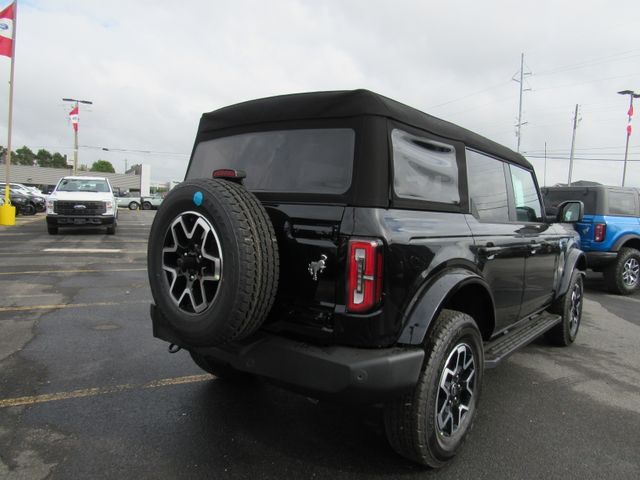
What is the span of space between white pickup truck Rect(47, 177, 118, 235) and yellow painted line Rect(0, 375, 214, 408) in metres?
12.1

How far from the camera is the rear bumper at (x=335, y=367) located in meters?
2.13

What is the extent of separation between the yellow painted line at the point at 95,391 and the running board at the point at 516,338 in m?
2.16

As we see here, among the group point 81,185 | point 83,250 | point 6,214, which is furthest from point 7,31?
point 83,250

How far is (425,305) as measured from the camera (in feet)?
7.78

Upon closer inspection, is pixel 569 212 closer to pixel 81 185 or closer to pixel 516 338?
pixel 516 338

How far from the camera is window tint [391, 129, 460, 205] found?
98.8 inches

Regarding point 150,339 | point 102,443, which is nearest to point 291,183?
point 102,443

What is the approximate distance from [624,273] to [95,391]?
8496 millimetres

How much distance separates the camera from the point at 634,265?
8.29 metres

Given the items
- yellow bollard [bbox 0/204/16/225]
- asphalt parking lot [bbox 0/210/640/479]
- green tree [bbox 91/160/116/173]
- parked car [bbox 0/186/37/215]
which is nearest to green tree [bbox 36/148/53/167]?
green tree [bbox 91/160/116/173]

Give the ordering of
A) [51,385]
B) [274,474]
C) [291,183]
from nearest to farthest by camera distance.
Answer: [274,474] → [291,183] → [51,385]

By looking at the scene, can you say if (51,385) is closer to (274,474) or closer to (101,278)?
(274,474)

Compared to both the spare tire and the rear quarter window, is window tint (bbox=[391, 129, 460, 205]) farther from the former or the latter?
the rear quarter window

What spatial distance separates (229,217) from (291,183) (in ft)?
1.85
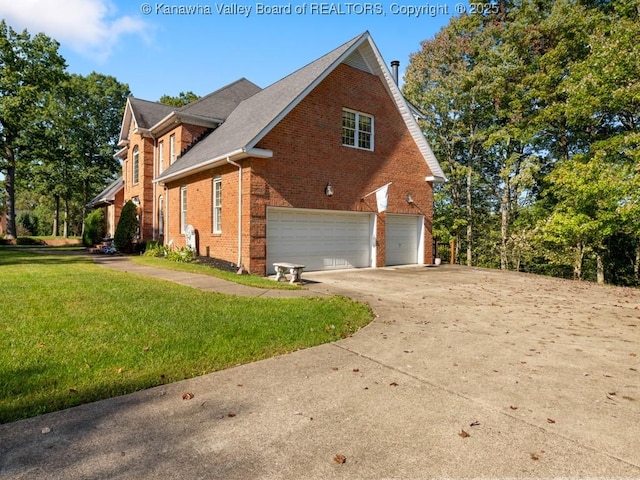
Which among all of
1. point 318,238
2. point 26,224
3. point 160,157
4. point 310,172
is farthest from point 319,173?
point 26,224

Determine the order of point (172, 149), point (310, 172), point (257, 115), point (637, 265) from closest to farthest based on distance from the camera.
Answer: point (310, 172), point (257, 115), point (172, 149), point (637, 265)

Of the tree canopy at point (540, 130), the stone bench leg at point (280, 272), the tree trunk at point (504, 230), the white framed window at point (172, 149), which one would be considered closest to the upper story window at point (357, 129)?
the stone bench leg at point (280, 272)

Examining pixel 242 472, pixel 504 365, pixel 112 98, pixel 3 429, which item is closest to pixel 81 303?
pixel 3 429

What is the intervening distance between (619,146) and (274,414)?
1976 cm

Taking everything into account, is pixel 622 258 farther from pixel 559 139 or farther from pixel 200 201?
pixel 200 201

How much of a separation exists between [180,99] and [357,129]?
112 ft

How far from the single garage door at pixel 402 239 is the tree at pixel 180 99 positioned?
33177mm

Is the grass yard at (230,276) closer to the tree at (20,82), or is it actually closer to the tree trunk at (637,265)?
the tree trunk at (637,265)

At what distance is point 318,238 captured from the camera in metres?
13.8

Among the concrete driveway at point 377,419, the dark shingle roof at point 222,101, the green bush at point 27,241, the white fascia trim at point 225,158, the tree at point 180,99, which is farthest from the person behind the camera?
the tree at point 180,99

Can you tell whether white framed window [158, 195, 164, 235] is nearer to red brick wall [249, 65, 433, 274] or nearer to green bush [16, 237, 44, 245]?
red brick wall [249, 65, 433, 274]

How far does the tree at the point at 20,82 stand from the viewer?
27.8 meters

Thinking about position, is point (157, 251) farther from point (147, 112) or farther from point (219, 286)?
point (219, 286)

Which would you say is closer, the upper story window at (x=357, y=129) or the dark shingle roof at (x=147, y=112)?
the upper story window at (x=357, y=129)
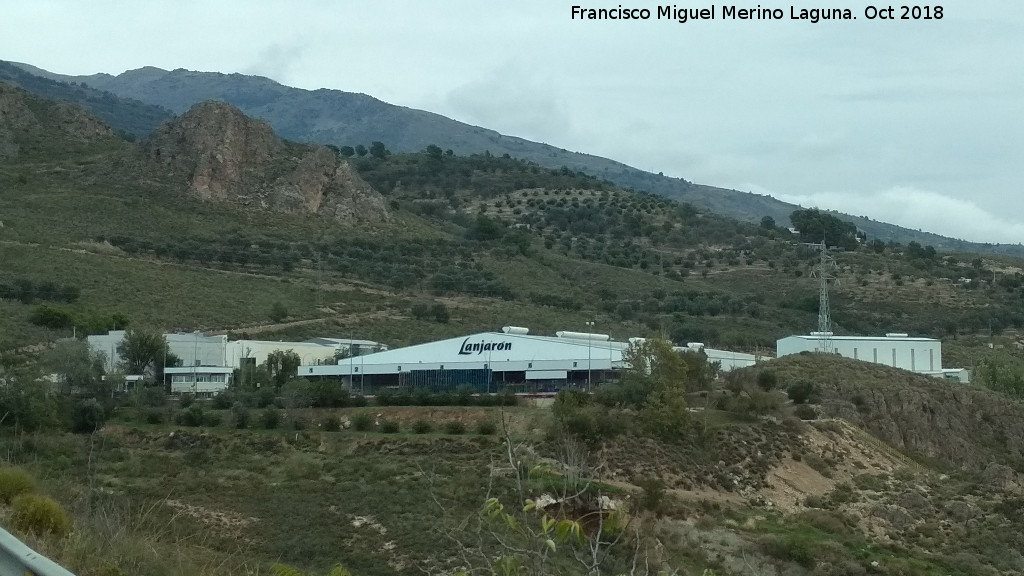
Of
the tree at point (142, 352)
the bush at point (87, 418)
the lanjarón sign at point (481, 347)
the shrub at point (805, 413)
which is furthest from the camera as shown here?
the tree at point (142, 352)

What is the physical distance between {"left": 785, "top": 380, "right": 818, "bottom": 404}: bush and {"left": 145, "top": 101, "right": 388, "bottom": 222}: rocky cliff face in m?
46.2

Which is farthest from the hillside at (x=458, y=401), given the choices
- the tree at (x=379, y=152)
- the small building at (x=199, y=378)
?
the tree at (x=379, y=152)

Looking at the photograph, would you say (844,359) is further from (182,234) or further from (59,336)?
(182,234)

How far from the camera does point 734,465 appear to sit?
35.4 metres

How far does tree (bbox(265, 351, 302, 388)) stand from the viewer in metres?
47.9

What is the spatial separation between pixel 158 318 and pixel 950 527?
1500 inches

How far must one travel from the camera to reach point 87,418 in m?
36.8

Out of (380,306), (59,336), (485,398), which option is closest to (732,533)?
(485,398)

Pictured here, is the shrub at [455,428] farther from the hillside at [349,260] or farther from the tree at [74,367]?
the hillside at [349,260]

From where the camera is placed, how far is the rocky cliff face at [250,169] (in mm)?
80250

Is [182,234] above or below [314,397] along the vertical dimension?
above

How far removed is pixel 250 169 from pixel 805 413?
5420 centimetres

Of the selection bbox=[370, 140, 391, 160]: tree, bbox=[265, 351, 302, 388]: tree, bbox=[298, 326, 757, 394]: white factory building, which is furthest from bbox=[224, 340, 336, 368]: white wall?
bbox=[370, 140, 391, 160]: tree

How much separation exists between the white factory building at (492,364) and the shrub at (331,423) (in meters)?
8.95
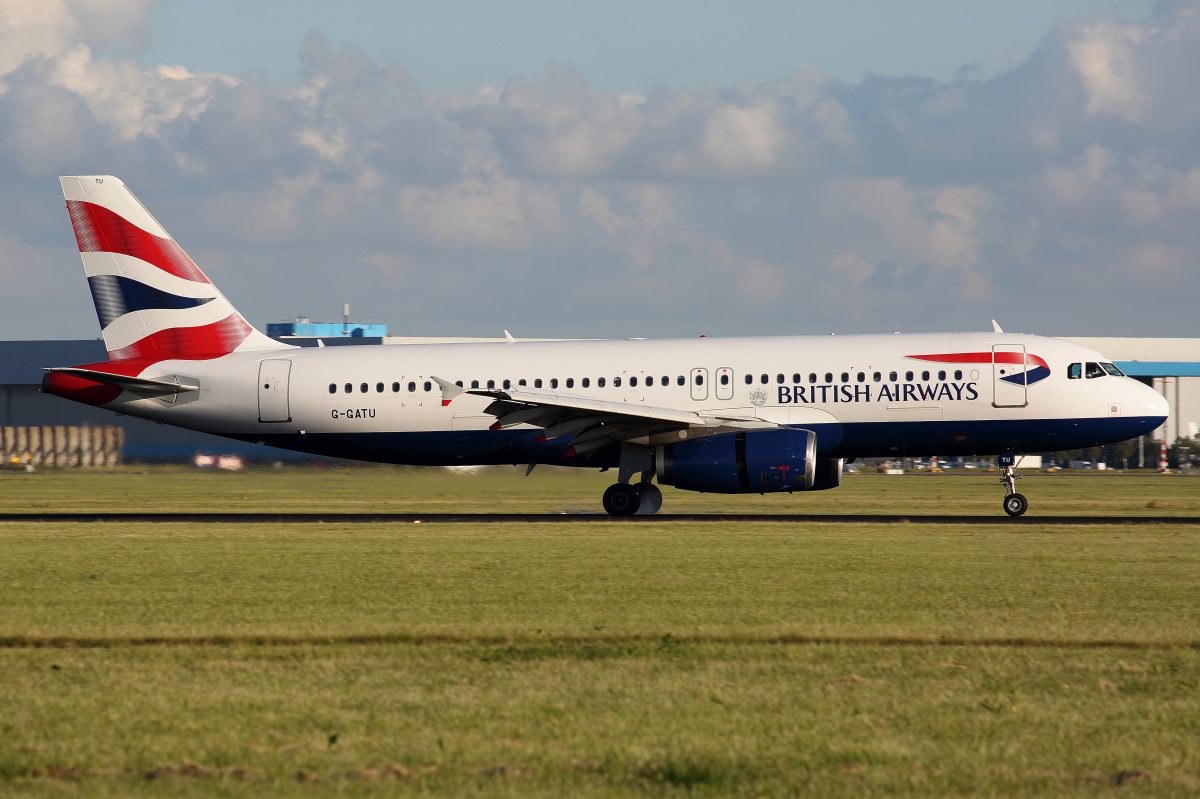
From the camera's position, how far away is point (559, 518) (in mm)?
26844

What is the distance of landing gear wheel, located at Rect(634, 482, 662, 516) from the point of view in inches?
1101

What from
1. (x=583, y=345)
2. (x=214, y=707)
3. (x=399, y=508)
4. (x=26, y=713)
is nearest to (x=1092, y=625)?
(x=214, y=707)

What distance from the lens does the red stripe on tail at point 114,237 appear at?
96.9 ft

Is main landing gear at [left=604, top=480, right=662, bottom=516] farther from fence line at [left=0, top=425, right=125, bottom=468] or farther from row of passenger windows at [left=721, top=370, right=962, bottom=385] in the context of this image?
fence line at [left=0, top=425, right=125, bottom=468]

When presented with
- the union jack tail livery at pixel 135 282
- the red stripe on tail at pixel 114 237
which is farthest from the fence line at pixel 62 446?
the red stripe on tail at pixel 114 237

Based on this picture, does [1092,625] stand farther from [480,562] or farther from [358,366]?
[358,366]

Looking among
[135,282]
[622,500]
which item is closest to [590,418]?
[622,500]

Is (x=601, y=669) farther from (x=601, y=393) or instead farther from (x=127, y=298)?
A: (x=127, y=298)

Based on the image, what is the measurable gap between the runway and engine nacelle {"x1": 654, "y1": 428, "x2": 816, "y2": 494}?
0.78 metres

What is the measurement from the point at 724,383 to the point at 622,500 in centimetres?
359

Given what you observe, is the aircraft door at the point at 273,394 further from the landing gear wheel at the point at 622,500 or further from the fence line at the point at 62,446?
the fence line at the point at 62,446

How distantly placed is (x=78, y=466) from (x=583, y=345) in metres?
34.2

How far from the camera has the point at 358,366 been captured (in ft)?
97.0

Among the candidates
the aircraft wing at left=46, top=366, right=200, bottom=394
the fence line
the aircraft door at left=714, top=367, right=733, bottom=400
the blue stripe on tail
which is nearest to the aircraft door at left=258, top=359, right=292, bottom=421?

::::

TO DO: Starting with the line that contains "When presented with", output every line through the end of the listing above, unchanged.

RESPONSE FOR THIS EXERCISE:
When presented with
- the union jack tail livery at pixel 135 282
- the red stripe on tail at pixel 114 237
which is farthest from the fence line at pixel 62 446?
the red stripe on tail at pixel 114 237

Based on this picture, does [1092,625] stand farther from [480,562] or farther from [358,366]?
[358,366]

Looking among
[135,282]
[622,500]
which item is closest to [590,418]?
[622,500]

Is (x=601, y=669) farther from (x=601, y=393) or instead farther from (x=127, y=298)?
A: (x=127, y=298)

Based on the image, what is the measurable gap between the runway and engine nacelle {"x1": 654, "y1": 428, "x2": 816, "y2": 494}?
0.78 metres

What is the measurement from the point at 724,383 to the point at 622,500 in centimetres?
359

Given what you observe, is the aircraft door at the point at 273,394 further from the landing gear wheel at the point at 622,500 or further from the fence line at the point at 62,446?
the fence line at the point at 62,446

How distantly placed is (x=78, y=466) from (x=583, y=345) in metres?
34.2

How far from the camera has the point at 358,366 been captured (in ft)?
97.0

Among the candidates
the aircraft wing at left=46, top=366, right=200, bottom=394
the fence line
the aircraft door at left=714, top=367, right=733, bottom=400
the blue stripe on tail
which is nearest to the aircraft door at left=258, top=359, right=292, bottom=421?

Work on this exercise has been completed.